_EXERCISE DETAILS_: Transcribe the records below word for word, starting with the line that contains "From the image" and continuing through the end of the records. Omit the pictures.
- - -
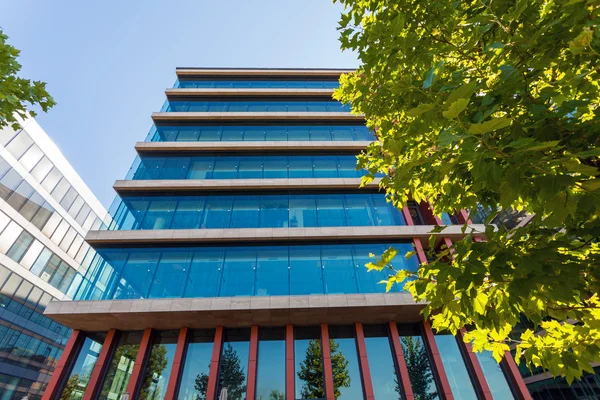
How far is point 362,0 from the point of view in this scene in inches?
226

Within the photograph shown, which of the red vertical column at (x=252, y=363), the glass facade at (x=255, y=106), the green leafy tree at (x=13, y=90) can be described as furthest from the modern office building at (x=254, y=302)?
the green leafy tree at (x=13, y=90)

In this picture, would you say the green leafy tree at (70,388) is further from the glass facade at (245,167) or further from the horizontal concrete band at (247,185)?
the glass facade at (245,167)

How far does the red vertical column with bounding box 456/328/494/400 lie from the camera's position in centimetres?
1198

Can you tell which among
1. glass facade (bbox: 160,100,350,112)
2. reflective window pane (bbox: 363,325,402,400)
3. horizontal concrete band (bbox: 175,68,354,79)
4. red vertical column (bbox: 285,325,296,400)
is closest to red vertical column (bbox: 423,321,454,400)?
reflective window pane (bbox: 363,325,402,400)

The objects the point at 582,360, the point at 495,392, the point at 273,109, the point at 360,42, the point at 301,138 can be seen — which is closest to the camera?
the point at 582,360

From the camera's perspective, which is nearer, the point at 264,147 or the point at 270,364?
the point at 270,364

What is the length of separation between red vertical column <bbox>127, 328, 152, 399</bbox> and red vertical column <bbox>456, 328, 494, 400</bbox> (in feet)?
46.4

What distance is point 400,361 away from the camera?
1275 cm

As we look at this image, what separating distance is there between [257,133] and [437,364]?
18319mm

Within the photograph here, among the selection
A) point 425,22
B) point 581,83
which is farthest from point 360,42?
point 581,83

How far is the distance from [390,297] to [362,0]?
11458 millimetres

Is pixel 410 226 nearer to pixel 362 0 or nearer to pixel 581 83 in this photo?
pixel 362 0

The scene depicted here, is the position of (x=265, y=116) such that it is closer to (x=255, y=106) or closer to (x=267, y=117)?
(x=267, y=117)

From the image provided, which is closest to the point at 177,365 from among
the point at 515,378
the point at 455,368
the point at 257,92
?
the point at 455,368
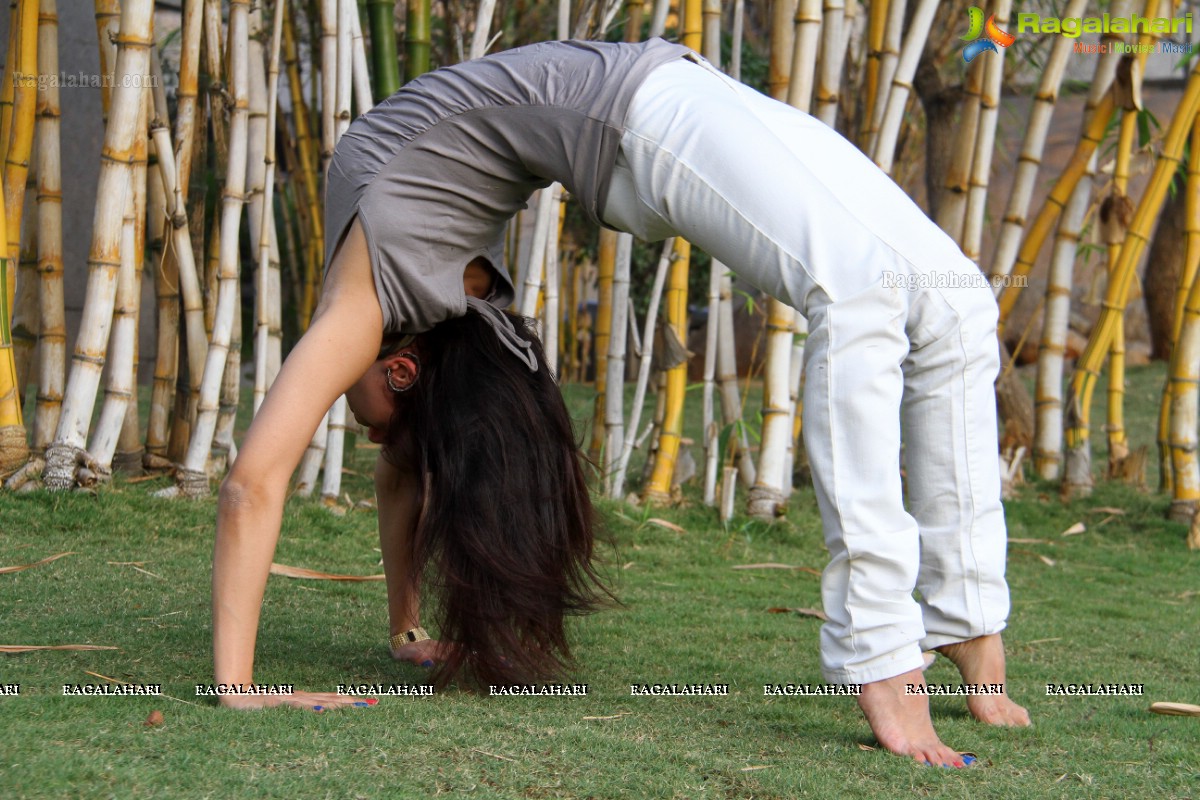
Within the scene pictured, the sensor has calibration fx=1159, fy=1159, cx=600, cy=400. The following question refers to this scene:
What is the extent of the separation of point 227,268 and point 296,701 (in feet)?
3.89

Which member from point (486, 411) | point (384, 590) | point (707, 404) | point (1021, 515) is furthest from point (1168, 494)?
point (486, 411)

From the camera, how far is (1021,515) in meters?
2.78

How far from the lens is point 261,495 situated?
3.74 ft

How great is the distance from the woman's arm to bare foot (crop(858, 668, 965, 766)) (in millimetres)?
522

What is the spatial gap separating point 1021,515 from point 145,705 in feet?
7.22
- - -
_COMPLETE RESPONSE_:
From the image provided, which is closest to the point at 177,365 from among
the point at 515,378
the point at 455,368
the point at 257,92
?
the point at 455,368
Within the scene pictured, the sensor has calibration fx=1159, fy=1159, cx=600, cy=400. The following question refers to this scene:
What is the extent of the separation of point 227,268 and point 296,701 (in feet)?
3.89

Which member from point (486, 411) | point (384, 590) | point (707, 404) | point (1021, 515) is furthest from point (1168, 494)?
point (486, 411)

From the camera, how far is (1021,515) in meters?
2.78

How far from the lens is point 261,495 situated?
3.74 ft

How great is the distance from the woman's arm to bare foot (crop(858, 668, 965, 766)) (in millimetres)?
522

What is the spatial gap separating point 1021,515 from point 145,705 in feet?
7.22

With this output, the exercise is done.